All lines from the one containing "United States, site archbold_FL-28." to the end of the data below are to be returned exactly, both ends included, with nothing added.

SUPPLIED RECORDS —

%%

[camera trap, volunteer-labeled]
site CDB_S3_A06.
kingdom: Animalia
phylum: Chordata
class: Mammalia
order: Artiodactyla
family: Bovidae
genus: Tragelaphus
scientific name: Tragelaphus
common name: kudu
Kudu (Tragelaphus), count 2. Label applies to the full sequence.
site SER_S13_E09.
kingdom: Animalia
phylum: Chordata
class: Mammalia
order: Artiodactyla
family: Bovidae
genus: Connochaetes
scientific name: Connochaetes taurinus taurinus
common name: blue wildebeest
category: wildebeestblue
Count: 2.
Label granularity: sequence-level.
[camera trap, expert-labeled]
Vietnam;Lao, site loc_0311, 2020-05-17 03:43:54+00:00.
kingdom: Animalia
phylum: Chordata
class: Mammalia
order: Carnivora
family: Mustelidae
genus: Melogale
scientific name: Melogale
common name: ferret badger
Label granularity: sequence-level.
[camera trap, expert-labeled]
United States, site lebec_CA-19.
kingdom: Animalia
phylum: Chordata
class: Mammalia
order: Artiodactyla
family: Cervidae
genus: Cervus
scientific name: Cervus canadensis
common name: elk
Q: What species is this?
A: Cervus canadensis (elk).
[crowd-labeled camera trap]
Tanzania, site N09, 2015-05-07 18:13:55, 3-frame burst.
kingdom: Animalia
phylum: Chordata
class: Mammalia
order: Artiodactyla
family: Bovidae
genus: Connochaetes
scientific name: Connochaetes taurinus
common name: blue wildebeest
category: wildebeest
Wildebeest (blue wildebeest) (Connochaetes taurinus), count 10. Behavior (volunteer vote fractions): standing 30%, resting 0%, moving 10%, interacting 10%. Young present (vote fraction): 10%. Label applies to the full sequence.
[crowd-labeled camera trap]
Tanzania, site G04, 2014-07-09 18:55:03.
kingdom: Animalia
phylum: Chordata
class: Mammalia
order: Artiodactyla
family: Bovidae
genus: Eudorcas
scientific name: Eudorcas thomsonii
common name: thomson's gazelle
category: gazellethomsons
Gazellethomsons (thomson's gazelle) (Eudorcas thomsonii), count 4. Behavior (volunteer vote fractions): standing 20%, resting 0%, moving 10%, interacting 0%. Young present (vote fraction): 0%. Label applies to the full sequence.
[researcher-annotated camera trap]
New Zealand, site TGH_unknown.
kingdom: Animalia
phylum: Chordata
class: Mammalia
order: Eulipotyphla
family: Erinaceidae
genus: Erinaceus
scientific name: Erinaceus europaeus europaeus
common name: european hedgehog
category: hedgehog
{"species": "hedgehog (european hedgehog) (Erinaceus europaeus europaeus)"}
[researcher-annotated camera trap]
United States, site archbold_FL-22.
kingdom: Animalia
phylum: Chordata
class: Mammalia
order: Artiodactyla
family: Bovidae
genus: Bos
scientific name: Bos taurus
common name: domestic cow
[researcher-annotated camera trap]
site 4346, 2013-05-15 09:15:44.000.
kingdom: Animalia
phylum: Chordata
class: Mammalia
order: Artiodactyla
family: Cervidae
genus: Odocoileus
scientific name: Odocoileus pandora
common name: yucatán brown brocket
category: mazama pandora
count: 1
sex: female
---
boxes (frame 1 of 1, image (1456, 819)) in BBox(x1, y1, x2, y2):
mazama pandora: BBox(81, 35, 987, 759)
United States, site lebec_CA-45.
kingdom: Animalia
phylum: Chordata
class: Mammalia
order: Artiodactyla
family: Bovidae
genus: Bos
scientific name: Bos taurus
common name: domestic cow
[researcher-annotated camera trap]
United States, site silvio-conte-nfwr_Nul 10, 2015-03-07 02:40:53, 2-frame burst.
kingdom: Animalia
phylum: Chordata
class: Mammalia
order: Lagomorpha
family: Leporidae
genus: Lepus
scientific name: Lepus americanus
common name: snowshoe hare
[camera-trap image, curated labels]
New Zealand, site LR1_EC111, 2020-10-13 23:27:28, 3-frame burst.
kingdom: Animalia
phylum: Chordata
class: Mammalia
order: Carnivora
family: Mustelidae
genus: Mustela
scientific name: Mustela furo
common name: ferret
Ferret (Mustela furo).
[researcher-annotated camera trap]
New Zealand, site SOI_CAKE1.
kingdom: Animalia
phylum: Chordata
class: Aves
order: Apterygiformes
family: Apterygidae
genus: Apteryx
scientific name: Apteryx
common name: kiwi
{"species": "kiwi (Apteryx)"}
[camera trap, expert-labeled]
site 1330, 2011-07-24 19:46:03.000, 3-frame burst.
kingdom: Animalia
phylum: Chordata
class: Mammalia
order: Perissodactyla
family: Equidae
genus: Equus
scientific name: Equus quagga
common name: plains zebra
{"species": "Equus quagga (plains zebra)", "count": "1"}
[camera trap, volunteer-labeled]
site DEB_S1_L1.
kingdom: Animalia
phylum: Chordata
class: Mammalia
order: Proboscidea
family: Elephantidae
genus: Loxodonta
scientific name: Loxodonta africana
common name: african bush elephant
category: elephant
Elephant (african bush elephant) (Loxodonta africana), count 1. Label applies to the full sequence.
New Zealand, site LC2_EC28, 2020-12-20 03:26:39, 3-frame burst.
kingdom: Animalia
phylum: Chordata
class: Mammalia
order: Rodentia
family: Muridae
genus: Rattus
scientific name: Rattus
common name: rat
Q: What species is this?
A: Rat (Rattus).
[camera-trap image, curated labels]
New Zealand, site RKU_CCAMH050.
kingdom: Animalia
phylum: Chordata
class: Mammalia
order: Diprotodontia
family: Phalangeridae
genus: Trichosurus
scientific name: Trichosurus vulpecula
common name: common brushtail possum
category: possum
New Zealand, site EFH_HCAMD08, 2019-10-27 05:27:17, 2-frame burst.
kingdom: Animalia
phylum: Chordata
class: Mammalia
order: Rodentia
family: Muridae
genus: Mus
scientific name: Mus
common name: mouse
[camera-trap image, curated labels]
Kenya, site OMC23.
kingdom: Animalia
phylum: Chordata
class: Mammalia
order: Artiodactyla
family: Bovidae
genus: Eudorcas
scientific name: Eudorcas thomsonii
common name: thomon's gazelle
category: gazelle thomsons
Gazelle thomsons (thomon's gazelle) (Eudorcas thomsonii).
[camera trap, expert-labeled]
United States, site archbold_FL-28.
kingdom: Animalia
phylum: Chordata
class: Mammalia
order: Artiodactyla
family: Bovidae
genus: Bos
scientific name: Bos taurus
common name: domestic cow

%%

ANSWER SPACE —
United States, site archbold_FL-28.
kingdom: Animalia
phylum: Chordata
class: Mammalia
order: Artiodactyla
family: Bovidae
genus: Bos
scientific name: Bos taurus
common name: domestic cow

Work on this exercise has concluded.